Abstract Search

ISEF | Projects Database | Finalist Abstract

Back to Search Results | Print PDF

DETICKT IT: A Machine Learning-Based Application for Real-Time Tick Identification and Spatiotemporal Disease Risk Assessment

Booth Id:

Systems Software


Finalist Names:
Kolb, Antonia (School: King School)

There is an alarming increase in the population of ticks and tick-borne diseases (TBDs), with 475,000 cases reported annually, some of which are fatal. Due to limited training, healthcare providers and the public cannot always accurately identify ticks and their associated infections, leading to delayed diagnoses and treatments. Additionally, the prevalence rates of different disease-causing pathogens vary based on geographic locations. To facilitate the identification process and provide an expedited risk assessment of TBDs, a machine learning-based iOS application, DETICKT IT, was created. The app features a ResNet50V2 (transfer learning) deep convolutional neural network built in Python for combining real-time tick-species identification with a novel "window" algorithm and a location-based tick-risk assessment by embedding the Centers for Disease Control and Prevention's spatiotemporal tick and pathogen surveillance statistics.

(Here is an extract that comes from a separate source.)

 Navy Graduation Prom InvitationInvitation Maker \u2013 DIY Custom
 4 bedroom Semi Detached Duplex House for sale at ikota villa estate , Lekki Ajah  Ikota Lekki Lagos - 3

Users can receive an immediate and accurate analysis to determine whether they are at risk of contracting certain TBDs based on their geographic location. The app is able to accurately identify the ten most common tick species in North and South America: American dog tick, Asian Longhorned tick, Brown dog tick, Eastern blacklegged tick, Western blacklegged tick, Groundhog tick, Gulf Coast tick, Lone star tick, Rocky Mountain wood tick, and soft tick, with an overall accuracy of 97% and precision, recall, and F1 score metrics of 0.96, 0.97, and 0.96, respectively. This freely accessible app shows promise in assisting tick bite victims with their decision to seek further medical assistance, particularly those with underlying health conditions.